**Set task**
Reproduce word for word everything from the line holding "Looking closely, would" through the last of the rows below, both ends included.

**Data provided**
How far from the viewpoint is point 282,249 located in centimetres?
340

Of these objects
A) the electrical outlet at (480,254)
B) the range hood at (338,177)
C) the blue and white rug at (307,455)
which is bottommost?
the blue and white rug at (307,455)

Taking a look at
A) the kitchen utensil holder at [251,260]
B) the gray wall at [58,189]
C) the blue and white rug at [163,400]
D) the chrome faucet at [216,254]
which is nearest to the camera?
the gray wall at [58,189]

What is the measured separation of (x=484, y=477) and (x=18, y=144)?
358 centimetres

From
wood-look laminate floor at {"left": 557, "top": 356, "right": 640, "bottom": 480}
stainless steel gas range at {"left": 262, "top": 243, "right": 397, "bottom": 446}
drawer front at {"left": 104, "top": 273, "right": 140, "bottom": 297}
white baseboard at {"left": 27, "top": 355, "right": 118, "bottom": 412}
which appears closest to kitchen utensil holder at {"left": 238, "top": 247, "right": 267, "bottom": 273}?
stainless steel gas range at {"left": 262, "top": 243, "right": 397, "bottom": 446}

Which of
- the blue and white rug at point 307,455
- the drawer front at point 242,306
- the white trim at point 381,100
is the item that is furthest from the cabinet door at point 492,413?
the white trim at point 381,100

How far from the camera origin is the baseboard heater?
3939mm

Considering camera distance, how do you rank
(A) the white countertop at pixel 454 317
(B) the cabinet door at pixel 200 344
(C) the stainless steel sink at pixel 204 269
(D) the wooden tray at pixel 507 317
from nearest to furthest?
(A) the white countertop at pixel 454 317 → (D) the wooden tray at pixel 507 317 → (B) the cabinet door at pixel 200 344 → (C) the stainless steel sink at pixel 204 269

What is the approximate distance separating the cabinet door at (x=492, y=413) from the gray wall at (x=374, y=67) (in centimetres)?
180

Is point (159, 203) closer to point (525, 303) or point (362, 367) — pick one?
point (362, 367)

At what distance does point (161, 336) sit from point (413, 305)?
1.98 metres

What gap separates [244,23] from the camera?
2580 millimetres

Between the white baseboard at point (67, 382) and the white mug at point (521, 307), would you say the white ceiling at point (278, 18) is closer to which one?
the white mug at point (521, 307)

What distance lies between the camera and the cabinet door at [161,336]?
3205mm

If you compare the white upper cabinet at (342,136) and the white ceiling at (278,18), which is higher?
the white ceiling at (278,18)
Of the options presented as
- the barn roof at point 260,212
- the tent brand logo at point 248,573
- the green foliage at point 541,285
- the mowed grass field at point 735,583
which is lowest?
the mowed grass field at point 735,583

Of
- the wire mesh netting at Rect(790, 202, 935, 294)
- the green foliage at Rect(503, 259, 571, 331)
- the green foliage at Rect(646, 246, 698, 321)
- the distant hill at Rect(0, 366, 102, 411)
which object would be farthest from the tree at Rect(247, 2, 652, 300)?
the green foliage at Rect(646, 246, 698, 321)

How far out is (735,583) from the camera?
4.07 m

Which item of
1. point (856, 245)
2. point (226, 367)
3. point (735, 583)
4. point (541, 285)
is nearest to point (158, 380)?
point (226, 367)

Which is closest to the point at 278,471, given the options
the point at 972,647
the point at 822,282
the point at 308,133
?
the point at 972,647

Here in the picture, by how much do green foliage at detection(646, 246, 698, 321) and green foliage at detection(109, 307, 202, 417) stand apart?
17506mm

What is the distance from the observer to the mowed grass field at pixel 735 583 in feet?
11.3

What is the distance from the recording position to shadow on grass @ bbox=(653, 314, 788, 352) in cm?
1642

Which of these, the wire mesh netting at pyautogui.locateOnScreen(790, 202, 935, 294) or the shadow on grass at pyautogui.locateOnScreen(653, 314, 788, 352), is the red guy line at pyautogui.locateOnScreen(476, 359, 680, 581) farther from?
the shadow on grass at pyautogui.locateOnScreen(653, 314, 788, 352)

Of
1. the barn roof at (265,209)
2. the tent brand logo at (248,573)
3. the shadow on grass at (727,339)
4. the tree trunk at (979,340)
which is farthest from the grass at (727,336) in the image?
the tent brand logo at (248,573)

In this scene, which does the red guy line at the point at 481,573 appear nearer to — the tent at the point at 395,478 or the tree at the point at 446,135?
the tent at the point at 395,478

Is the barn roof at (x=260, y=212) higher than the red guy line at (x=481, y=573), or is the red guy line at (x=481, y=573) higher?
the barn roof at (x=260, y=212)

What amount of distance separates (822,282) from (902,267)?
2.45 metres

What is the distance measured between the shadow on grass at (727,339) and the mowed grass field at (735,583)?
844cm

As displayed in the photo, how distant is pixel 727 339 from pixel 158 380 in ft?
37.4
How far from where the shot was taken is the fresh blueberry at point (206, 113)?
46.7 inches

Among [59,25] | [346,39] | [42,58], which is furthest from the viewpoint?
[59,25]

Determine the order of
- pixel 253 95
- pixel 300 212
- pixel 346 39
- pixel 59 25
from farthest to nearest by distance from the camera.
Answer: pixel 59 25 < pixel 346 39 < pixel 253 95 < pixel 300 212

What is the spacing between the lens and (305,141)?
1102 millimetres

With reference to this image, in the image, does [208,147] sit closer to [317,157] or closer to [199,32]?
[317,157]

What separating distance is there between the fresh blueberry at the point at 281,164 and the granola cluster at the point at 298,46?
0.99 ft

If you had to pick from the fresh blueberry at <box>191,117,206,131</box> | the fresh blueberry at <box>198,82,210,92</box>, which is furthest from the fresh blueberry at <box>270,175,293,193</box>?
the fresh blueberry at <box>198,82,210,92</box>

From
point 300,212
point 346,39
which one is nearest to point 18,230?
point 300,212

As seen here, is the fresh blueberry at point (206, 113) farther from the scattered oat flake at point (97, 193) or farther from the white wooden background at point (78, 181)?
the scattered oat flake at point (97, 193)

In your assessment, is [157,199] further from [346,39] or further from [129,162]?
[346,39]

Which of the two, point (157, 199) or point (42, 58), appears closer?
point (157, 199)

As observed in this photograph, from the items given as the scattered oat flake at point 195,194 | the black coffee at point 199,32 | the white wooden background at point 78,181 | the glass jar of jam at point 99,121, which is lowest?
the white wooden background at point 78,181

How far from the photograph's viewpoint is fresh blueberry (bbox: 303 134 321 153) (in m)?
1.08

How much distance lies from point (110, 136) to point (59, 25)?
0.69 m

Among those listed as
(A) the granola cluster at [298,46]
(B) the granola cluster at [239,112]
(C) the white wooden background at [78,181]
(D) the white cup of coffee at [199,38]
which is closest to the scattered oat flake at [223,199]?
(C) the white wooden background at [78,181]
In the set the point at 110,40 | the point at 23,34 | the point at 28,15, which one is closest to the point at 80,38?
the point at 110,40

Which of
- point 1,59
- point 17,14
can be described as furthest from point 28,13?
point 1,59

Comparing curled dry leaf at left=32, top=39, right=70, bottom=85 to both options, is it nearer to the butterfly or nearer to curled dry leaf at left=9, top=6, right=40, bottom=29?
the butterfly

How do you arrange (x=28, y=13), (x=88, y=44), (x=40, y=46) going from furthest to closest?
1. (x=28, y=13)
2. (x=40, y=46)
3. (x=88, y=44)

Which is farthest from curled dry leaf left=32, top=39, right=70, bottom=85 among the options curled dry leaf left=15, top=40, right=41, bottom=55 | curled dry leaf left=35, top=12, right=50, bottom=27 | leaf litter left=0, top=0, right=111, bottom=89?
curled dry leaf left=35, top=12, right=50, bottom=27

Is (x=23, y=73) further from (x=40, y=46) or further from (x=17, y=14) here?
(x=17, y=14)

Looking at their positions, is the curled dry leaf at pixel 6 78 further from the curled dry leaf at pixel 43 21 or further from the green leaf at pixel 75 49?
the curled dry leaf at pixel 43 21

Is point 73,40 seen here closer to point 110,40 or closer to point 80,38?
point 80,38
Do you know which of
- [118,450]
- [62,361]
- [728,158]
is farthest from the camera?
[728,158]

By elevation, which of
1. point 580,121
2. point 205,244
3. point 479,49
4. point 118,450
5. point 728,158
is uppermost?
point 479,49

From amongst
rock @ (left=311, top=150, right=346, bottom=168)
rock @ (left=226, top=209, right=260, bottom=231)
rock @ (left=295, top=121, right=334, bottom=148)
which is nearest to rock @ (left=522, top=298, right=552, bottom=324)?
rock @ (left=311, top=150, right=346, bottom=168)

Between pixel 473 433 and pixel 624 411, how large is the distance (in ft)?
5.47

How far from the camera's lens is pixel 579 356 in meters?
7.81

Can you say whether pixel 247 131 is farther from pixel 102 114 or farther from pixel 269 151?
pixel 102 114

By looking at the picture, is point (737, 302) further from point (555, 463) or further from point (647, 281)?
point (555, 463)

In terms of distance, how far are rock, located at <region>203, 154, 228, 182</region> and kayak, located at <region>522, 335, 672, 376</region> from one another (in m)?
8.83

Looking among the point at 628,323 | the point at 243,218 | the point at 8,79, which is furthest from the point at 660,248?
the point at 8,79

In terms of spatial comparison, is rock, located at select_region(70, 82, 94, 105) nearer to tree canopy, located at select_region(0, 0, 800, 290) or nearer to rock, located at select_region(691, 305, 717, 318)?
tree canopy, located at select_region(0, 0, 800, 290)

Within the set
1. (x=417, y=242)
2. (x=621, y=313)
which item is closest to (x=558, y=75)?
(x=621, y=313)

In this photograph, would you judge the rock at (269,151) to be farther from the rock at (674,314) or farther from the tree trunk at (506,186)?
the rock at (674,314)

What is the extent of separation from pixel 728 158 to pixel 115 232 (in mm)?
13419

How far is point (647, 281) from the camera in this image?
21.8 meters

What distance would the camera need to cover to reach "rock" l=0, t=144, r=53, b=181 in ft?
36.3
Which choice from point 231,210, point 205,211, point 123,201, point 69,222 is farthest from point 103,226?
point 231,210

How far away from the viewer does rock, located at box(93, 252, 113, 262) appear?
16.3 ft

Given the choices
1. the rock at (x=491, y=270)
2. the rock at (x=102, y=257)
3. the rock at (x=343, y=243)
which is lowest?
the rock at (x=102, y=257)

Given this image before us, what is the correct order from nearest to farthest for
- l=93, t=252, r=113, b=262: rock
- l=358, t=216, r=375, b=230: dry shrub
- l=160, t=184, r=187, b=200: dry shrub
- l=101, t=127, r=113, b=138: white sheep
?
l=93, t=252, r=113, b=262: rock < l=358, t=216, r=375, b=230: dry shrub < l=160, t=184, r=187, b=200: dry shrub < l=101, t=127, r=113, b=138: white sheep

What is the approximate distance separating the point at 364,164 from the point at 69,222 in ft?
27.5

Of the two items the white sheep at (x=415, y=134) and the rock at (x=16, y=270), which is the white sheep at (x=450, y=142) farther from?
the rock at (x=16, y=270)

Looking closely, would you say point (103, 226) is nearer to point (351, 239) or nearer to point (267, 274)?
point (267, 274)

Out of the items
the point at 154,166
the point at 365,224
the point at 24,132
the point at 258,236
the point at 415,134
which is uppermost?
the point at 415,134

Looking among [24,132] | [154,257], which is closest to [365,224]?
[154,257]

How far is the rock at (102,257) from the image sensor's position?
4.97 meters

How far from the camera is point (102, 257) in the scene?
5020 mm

**Result**
Looking closely, would you say point (103, 226) is nearer to point (351, 239) or nearer to point (267, 274)?
point (267, 274)

Out of the items
the point at 154,166
the point at 365,224
the point at 24,132
the point at 258,236
the point at 415,134
which is uppermost?
the point at 415,134

Looking among [24,132] | [154,257], which is closest to [365,224]?
[154,257]

How far is the rock at (102,257) from the image sensor's position?
4.97 meters

How far from the camera is point (102, 257) in the scene?
5020 mm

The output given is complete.